Pertumbuhan impor pada Juli-Agustus 2018, menurut Perry, relatif kuat. Hal ini ditopang kebutuhan pembangunan infrastruktur jangka panjang di dalam negeri serta posisi Indonesia sebagai importir bersih minyak mentah di tengah harga minyak dunia yang melambung.
Kebijakan pengendalian impor baru mulai dirasakan dampaknya pada September 2018. Salah satu komoditas impor, yaitu minyak dan gas, tercatat turun 25,2 persen pada September 2018, dampak dari penerapan mandatori B20 sejak 1 September 2018.
Namun, menurut Perry, selisih antara ekspor dan impor hingga Oktober 2018 belum menunjukkan kontribusi yang positif.
“Ini alasannya kenapa pertumbuhan ekonomi masih di bawah titik tengah,” ujarnya.
Berdasarkan data Badan Pusat Statistik (BPS), pertumbuhan ekonomi triwulan II-2018 mencapai 5,27 persen atau lebih tinggi dari triwulan I-2018 yang sebesar 5,06 persen. Pertumbuhan ekonomi pada triwulan II-2018 juga lebih tinggi dibandingkan dengan triwulan II-2017, yakni sebesar 5,01 persen.
Perry optimistis pertumbuhan ekonomi triwulan IV-2018 akan kembali meningkat.

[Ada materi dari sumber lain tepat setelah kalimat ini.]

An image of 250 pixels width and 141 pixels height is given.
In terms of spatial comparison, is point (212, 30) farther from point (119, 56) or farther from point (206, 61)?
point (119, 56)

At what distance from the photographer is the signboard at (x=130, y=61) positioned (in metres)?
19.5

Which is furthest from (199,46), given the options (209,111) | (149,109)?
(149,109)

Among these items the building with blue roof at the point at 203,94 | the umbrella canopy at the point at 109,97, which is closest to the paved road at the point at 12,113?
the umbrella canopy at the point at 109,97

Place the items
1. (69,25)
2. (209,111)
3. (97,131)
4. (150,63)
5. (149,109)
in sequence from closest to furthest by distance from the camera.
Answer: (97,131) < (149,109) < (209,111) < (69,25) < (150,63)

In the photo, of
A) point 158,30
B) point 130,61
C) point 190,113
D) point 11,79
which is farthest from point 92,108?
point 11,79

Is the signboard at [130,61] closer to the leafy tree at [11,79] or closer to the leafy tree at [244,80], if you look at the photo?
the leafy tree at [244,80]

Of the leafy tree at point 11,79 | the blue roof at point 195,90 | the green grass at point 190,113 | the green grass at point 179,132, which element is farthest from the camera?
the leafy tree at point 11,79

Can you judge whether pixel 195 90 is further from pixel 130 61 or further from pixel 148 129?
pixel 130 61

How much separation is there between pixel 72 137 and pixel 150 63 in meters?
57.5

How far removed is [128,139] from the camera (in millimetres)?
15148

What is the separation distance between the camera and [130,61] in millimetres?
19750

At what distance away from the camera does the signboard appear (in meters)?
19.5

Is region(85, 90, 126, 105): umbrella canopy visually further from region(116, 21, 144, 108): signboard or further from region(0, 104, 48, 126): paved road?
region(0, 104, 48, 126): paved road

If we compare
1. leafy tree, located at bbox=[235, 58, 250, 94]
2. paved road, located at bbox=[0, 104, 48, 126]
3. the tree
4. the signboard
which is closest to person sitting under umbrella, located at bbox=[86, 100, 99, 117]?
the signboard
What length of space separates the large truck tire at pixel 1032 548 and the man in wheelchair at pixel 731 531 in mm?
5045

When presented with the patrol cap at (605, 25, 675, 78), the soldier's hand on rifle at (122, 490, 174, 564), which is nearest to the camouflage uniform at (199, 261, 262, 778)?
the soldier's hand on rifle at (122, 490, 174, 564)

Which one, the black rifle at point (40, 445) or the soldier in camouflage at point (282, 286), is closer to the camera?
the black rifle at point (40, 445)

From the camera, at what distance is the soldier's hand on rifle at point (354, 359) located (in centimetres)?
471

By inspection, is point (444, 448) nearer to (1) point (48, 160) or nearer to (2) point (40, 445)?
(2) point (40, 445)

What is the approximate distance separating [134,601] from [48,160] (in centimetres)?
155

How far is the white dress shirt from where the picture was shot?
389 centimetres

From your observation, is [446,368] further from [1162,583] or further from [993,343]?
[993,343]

Sebab, jika melihat pertumbuhan konsumsi rumah tangga secara tahunan yang berkisar lima persen, maka daya beli masyarakat masih terjaga. Investasi yang tumbuh di atas 7 persen pada triwulan III-2018 juga menunjukkan geliat ekonomi masih terjaga.
“Sumber pertumbuhan cukup sehat, daya beli cukup bagus, karena antara lain tingkat harganya terkendali. Meski pertumbuhan ekonomi di triwulan III-2018 berada di bawah angka 5,2 persen, angka tersebut bakal naik pada triwulan IV-2018,” ujarnya.
Perry menegaskan, kebijakan bank sentral akan selalu diarahkan untuk menciptakan stabilitas serta memastikan aset keuangan domestik menarik di mata investor. Hal ini untuk memancing aliran modal masuk ke pasar keuangan Indonesia.
Suku bunga
Lebih lanjut Perry menyampaikan, keputusan mempertahankan suku bunga acuan BI pada posisi 5,75 persen berdampak pada imbal hasil savings bond ritel (SBR) seri SBR003 tetap 6,8 persen per tahun. Besaran kupon tersebut dianggap masih lebih menarik dibandingkan dengan imbal hasil obligasi AS atau US Treasury Bond 10 tahun yang berkisar 3,1-3,2 persen.
“BI akan terus mengkalibrasi dinamika perekonomian global dalam menentukan arah kebijakannya ke depan. Untuk saat ini, BI merasa aset keuangan di pasar domestik masih cukup menarik,” ujarnya.
Pada Selasa (23/10), Rapat Dewan Gubernur BI memutuskan untuk menjaga suku bunga acuan BI pada 5,75 persen. Pada Mei-September 2018, BI menaikkan suku bunga acuan BI sebesar 1,5 persen.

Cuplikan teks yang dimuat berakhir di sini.